Reputation: 39
I am a beginner to SQL and have been playing around with it. There are two tables. One called Customers
and one called Orders
. I am doing a count on how many orders are related to the customer ID but it keeps throwing up an error. I have the following code:
SELECT CustomerID, COUNT (orders.OrderID) AS TotalOrders
FROM Customers AS cust, Orders AS orders
WHERE cust.CustomerID = orders.CustomerID
It throws up an error that the CustomerID
field could appear in more than one table.
If I change the SELECT CustomerID
to ContactName
for example, the query will work fine. However, I know the problem is that the CustomerID
field is in both the Customers
and Orders
table. Thanks in advance for any help.
Upvotes: 0
Views: 133
Reputation: 146603
You have to qualify the field name with the tablename, or an alias... Using Aliases is recommended. Also, recommend you switch to ANSI-92 Join syntax.

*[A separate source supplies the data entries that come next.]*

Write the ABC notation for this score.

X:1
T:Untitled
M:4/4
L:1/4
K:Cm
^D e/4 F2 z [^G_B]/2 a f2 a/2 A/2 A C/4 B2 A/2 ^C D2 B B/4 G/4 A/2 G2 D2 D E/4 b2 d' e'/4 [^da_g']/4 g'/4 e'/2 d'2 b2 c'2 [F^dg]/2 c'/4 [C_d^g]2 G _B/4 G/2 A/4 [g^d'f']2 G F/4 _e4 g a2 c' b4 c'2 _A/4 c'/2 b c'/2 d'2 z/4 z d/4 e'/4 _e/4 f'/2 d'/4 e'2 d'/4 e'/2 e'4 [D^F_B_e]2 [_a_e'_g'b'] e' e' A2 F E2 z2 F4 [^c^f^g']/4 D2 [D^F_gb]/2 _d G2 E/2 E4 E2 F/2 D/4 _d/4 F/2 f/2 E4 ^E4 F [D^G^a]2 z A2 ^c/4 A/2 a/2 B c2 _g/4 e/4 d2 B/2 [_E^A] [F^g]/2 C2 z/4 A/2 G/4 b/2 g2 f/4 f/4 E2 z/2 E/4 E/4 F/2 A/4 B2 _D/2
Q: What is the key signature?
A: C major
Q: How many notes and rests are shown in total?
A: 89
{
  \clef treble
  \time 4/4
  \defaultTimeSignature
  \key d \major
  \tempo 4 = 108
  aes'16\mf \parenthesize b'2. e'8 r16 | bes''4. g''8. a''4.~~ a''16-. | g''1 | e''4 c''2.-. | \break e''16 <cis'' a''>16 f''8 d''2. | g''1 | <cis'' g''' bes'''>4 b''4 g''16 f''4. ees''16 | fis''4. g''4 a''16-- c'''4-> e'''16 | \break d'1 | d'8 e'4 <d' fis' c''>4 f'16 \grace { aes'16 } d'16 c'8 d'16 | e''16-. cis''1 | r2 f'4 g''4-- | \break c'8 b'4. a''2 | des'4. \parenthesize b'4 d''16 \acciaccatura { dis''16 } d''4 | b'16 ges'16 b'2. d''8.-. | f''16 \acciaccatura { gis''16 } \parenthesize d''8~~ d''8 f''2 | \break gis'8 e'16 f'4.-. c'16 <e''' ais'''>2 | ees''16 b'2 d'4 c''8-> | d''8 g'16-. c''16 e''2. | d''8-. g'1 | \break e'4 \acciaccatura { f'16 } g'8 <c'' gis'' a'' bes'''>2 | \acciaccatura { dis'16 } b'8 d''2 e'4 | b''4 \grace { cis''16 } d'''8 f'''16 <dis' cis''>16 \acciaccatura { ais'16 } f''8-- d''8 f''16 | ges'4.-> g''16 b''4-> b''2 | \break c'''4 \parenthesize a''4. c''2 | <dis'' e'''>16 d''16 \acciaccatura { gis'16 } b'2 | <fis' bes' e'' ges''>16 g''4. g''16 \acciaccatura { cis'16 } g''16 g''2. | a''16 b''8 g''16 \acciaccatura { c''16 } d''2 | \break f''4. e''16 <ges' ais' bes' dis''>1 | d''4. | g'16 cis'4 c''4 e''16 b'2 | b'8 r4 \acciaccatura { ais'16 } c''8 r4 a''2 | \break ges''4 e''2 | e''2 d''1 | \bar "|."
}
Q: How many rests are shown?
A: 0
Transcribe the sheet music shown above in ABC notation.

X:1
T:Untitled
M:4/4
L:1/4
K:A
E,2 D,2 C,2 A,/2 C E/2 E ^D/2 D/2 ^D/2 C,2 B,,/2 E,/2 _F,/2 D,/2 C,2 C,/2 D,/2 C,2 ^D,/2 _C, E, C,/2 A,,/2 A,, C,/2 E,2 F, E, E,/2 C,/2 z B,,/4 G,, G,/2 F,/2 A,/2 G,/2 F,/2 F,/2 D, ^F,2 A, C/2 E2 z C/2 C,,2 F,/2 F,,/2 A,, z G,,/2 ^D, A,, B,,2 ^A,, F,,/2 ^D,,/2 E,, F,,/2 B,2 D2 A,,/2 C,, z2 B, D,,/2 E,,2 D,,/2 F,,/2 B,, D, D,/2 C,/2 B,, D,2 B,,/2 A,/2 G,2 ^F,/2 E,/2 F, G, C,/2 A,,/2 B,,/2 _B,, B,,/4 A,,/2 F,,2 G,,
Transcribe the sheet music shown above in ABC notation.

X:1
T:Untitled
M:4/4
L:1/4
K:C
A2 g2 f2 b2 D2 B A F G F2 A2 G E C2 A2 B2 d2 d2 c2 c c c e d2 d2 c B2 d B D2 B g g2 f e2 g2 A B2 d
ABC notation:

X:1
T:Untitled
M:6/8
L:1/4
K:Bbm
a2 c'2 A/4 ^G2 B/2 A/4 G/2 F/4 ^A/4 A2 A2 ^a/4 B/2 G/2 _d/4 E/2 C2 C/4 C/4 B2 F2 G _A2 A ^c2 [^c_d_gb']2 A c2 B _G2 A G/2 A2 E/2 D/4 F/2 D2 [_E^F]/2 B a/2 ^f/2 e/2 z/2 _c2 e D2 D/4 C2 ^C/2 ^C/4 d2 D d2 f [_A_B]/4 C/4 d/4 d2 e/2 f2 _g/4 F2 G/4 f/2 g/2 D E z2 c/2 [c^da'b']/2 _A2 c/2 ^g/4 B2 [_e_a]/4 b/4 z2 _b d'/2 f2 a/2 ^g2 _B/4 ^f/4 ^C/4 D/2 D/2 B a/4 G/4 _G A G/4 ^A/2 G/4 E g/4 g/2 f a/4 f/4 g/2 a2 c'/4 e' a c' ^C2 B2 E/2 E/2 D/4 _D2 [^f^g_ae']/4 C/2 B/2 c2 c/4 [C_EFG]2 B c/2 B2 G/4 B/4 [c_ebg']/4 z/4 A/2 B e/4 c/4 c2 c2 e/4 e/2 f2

SELECT c.CustomerID, COUNT (o.OrderID) AS TotalOrders
FROM Customers c Join Orders o
On c.CustomerID = o.CustomerID
GROUP BY c.CustomerID
Upvotes: 1
Reputation: 776
Should be:
SELECT cust.CustomerID, COUNT (orders.OrderID) AS TotalOrders
FROM Customers AS cust, Orders AS orders
WHERE cust.CustomerID = orders.CustomerID
Upvotes: -1
Reputation: 34062
Try this
SELECT cust.CustomerID, COUNT (orders.OrderID) AS TotalOrders
FROM Customers AS cust
JOIN Orders AS orders ON cust.CustomerID = orders.CustomerID
GROUP BY cust.CustomerID
This query uses explicit JOIN
syntax that is ANSI standard. This is best practice. The only thing you were missing was the GROUP BY
to group the aggregate. You also want to make sure that prefix the table name to the column to prevent ambiguity.